Untuk beberapa siswa Gen Z, penangguhan jam malam juga memungkinkan mereka untuk melakukan misi kunci lain: membersihkan jalan -jalan kota. Mereka kecewa melihat bagaimana gerakan itu bermetastasis menjadi hiruk -pikuk pembakaran, vandalisme dan penjarahan. Para pengunjuk rasa Gen Z mengatakan itu tidak berasal dari barisan mereka.
Dalam satu peregangan aspal dekat sebuah department store yang terbakar, selusin remaja berjongkok untuk mengikis gundukan abu berminyak yang menyebar keluar dari bawah kerangka bus kota.

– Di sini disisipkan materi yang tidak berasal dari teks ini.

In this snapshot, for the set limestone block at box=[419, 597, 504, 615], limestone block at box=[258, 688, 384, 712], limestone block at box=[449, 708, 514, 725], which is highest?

Personel Angkatan Darat Nepal berjaga di Kathmandu, Nepal, setelah berhari -hari kerusuhan dan pergolakan politik.Kredit: SEKARANG
“Saya adalah gen z yang nyata, kita semua ada di sini, dan ini bukan yang kami inginkan,” kata Swarnab Chowdhury, 18, seorang siswa yang sarung tangan bedahnya berwarna hitam dari kekotoran lengket yang ia dan teman -temannya meraup.
Chowdhury menyesalkan bahwa pasukan bayangan telah memenuhi jalan -jalan, memadati para siswa. Banyak pengunjuk rasa Gen Z tidak bergabung dengan demonstrasi pada hari Selasa ketika pembakaran dan penjarahan meningkat, menurut para pengunjuk rasa dan rekaman video adegan penghancuran.
“Kami menginginkan revolusi, tetapi mereka membakar negara kami sendiri,” kata Chowdhury. “Kami ingin membangunnya, dan mereka membakarnya.”
Orang -orang muda membersihkan abu dari jalan di sekitar bus yang dibakar selama hari -hari kerusuhan dan pergolakan politik, di Kathmandu.Kredit: Atul Loke / Nikmati
Artikel ini awalnya muncul di The New York Times.